In a world where Google can trade with a market cap of $200B, and banks which are, on a mark-to-market basis, insolvent, can trade at $100B market caps (ie: Shittygroup), this asset is worth several times the lowball bid. 

Of course, in this era with the stock market being manipulated so far down by all the hedgies, HFTs, and even dumber-than-dung retail investors selling and shorting, who knows, they might actually get this crown jewel asset for a fraction of its potential. 

Fri, 08/27/2010 - 13:37 | 548625 GoldmanSux
GoldmanSux's picture

This is confused thinking.
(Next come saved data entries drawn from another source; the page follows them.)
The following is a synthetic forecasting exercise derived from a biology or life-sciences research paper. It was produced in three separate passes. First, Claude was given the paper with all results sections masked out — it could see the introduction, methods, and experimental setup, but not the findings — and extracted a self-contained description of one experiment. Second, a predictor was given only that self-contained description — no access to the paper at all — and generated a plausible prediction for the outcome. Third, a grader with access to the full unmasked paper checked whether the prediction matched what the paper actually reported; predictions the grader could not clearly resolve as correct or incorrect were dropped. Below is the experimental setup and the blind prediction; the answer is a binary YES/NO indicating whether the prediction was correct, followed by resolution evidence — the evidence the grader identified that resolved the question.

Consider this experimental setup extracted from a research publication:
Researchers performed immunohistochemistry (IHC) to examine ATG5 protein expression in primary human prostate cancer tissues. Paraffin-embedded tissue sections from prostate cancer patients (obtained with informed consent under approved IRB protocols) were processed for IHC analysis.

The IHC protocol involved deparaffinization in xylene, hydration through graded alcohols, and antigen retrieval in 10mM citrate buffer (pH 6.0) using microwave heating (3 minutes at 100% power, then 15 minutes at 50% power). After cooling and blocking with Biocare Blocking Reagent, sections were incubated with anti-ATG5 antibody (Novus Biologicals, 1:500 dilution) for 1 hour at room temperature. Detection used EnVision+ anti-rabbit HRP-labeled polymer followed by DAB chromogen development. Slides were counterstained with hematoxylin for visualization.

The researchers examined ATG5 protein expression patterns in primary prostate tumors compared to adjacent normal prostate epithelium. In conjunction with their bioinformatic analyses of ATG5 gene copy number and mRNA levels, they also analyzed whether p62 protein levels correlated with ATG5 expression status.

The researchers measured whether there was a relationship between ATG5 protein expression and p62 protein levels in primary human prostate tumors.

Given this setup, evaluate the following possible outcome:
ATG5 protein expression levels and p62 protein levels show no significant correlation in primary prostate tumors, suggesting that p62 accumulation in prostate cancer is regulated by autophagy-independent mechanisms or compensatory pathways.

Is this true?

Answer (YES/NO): NO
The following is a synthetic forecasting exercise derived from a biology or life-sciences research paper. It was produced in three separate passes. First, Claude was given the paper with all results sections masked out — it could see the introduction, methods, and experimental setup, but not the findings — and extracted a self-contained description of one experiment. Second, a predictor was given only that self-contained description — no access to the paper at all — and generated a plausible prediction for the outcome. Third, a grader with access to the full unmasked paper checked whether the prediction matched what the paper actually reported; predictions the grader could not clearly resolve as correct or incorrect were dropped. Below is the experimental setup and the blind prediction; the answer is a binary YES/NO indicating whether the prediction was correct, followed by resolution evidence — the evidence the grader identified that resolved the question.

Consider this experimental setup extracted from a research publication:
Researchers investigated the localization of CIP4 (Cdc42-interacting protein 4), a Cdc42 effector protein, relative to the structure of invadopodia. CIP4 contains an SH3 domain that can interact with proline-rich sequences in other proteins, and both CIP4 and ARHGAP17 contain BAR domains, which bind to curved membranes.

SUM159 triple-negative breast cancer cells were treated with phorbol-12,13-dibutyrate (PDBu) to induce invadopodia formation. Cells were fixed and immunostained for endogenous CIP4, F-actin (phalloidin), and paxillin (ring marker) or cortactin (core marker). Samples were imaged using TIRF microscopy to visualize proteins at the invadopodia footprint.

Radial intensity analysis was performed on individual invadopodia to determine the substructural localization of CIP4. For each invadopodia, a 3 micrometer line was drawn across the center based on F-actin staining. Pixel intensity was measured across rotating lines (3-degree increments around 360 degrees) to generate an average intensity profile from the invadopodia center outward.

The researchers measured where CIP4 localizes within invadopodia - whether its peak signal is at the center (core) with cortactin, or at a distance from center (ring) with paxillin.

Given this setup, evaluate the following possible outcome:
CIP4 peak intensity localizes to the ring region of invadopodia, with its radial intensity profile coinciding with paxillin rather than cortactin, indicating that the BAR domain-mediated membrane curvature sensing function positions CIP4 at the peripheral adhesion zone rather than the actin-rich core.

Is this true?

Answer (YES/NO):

Firstly, the stock trades at 20x next years earnings, not 13. The stock has a market cap of 43billion. You think it's worth 85 or 120 billion? Their sales are about $8billion. The author states is would be worth $1,000/share one day. A $300billion market cap. That's Exxon territory. Crazy talk.

Fri, 08/27/2010 - 13:44 | 548640 pitz
pitz's picture

The article says the offer is 13 earnings @ $130. 

As I said earlier, the industry, for the past couple of years, has been in a depression.  I drive by a few of the mines personally every few months, and production has basically been at a standstill.  That's why the prices are severely depressed.

A $300B market cap doesn't seem unrealistic if GOOG can command $200B and insolvent banks can demand $100B market capitalization.

Exxon would appear to be quite undervalued as well, although their heavy exposure to downstream and not upstream, limits their upside.